◆ **Saved data entries**:
___

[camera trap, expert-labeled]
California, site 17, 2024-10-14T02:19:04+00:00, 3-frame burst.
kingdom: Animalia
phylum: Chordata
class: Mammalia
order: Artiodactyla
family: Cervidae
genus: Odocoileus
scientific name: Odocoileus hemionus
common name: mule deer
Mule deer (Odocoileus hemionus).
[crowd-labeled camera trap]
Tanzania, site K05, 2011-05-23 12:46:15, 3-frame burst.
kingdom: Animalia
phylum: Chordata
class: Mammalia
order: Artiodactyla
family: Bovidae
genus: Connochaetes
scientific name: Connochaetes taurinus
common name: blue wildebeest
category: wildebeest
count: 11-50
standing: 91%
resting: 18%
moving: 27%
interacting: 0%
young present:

___

◆ **The problem**: Write the records out in full, exactly as they read above.

◆ **Response area**:
[camera trap, expert-labeled]
California, site 17, 2024-10-14T02:19:04+00:00, 3-frame burst.
kingdom: Animalia
phylum: Chordata
class: Mammalia
order: Artiodactyla
family: Cervidae
genus: Odocoileus
scientific name: Odocoileus hemionus
common name: mule deer
Mule deer (Odocoileus hemionus).
[crowd-labeled camera trap]
Tanzania, site K05, 2011-05-23 12:46:15, 3-frame burst.
kingdom: Animalia
phylum: Chordata
class: Mammalia
order: Artiodactyla
family: Bovidae
genus: Connochaetes
scientific name: Connochaetes taurinus
common name: blue wildebeest
category: wildebeest
count: 11-50
standing: 91%
resting: 18%
moving: 27%
interacting: 0%
young present:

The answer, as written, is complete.